Before I will comment more about the excessive comments still left, let me try to understand what this change is all about. When you have a huge file, it always used to be chunked up. Now with this change it will always not be chunked up, thereby running into the exact server limits the chunking was invented for in the first place. And for that you take away the user control over the chunk size. Couldn't you instead just tell the user to increase the chunk size? Isn't this a docs issue in the first place? Do we need a globally configurable chunk_size default?

@YasenT
Copy link
Contributor Author

YasenT commented Feb 9, 2026

@mdellweg
Actually I like having comments, I believe that they help, not sure if this changes anything in code, it's more of a personal viewpoint. But can we move forward with this? Not sure if every comment needs to be reviewed, but if it needs be, can I get the review so that we can complete these?

As for the chunking -> the default behavior actually doesn't change. It will still chunk at default 1MB, and people can set the chunk size if they want to.
There's a new synchronous endpoint in pulp_rpm, which is being called only when someone is trying to upload an RPM without providing a repository. I introduced the use of this endpoint in the cli a few months ago for this specific case.
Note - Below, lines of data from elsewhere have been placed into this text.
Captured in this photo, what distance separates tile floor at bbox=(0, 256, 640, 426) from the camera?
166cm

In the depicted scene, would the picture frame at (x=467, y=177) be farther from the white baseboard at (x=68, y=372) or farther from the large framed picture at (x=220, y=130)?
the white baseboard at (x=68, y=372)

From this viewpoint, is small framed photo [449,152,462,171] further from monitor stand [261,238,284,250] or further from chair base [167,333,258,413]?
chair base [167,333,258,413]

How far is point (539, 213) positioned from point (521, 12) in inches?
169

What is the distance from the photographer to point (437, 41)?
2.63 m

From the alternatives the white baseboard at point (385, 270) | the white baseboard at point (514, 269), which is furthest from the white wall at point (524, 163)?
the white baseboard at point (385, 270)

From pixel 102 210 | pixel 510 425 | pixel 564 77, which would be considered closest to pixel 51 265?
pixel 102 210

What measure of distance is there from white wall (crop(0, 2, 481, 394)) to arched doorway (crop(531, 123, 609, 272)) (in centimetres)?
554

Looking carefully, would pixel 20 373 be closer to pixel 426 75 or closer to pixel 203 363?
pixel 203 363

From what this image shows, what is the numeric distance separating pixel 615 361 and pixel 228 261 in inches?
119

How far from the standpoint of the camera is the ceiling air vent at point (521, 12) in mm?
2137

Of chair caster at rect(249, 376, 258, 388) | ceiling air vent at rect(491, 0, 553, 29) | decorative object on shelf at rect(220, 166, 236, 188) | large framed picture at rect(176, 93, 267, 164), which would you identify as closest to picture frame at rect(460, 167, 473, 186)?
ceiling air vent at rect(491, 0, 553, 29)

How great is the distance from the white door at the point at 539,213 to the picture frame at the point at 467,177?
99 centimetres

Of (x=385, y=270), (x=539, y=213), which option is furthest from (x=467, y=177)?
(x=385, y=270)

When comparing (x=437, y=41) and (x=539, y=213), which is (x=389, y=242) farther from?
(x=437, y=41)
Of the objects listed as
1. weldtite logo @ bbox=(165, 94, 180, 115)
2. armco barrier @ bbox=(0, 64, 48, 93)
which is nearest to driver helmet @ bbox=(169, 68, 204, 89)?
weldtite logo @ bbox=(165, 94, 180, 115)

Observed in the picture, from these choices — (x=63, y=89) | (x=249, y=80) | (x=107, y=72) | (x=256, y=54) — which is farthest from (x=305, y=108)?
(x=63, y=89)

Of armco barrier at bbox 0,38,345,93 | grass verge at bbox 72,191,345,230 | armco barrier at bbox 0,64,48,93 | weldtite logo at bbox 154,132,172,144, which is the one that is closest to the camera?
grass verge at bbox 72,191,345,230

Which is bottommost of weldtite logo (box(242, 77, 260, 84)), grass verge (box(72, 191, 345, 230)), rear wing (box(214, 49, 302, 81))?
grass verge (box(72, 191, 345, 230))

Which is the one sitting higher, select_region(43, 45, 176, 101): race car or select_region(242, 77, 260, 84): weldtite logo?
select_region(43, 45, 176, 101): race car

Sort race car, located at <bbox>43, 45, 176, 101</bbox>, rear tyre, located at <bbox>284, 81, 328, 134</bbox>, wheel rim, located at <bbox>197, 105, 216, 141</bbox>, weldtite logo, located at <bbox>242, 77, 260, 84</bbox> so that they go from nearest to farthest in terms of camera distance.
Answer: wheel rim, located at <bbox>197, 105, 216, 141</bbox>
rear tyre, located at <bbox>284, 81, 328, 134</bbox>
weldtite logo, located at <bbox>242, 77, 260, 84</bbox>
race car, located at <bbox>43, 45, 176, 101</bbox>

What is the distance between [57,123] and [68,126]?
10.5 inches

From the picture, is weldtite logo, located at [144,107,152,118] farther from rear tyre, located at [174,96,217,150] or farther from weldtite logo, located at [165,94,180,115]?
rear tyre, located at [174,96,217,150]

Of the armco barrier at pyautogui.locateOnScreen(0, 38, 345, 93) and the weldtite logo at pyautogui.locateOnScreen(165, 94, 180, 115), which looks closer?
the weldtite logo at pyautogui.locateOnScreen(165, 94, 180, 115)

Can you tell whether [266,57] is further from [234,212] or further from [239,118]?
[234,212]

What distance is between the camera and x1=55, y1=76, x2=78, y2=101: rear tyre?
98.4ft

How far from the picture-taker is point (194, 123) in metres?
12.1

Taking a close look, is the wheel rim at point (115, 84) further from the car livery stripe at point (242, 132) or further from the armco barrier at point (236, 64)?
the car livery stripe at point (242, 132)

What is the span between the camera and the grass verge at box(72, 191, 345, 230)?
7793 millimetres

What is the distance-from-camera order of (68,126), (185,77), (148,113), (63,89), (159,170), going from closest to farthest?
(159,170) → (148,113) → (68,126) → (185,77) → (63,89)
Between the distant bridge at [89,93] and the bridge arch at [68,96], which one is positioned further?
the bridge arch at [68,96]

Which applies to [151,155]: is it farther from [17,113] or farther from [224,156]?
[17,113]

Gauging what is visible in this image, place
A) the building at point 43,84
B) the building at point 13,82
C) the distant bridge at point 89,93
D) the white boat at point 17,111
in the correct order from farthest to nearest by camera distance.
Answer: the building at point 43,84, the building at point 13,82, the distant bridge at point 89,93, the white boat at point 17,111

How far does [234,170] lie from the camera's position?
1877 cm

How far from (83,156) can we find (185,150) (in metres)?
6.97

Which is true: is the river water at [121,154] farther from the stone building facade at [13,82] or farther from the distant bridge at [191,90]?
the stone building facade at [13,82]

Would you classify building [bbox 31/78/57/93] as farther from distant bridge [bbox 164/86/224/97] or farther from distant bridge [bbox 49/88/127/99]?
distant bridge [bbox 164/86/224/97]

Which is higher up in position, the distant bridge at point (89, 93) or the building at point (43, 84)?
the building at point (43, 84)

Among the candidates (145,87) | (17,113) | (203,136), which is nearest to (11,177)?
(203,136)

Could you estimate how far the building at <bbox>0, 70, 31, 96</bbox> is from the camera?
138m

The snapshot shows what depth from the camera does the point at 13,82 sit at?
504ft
And we don't want chunking for that specific endpoint, to reduce the overhead coming from it.
And this is what the commit is targeting in fact.

@YasenT YasenT force-pushed the disable-chunks branch 2 times, most recently from e148c8d to b7cf6f4 Compare February 9, 2026 12:53
jobselko
jobselko previously approved these changes Feb 9, 2026
Copy link
Member

@mdellweg mdellweg left a comment

Choose a reason for hiding this comment

The reason will be displayed to describe this comment to others. Learn more.

My last comment wasn't even about the comments, but about the fact that the command has a chunk_size (probably with a badly chosen default) that your changes just silently start to ignore. My point is that even in the face of the upload endpoint, there is a limit to the size of file you can upload in one go.
So my specific question here is, should we make the chunk_size globally configurable?

@YasenT
Copy link
Contributor Author

YasenT commented Feb 10, 2026

My last comment wasn't even about the comments, but about the fact that the command has a chunk_size (probably with a badly chosen default) that your changes just silently start to ignore. My point is that even in the face of the upload endpoint, there is a limit to the size of file you can upload in one go. So my specific question here is, should we make the chunk_size globally configurable?

On the chunk size, I think that the default value should be dynamic and based off the size of the file being uploaded.

But my changes aren't affecting the default behavior/flow that users are used to with the async endpoint. The changes affect just the synchronous one, which wasn't available through the pulp-cli till recently. And there the target is to reduce the tasking/load on the server side.
We increased the timeouts (on console) so that they won't be a limiting factor for the duration of an upload, which was the main factor limiting how big of a file you can upload without chunking it
And it is faster to upload 1x big file than a bunch of chunks, on tcp/ip level, as you don't force it (tcp) to go into ramp-up(slow-start) phase for each chunk. Our chunks upload sequentially, so they actually slow you down.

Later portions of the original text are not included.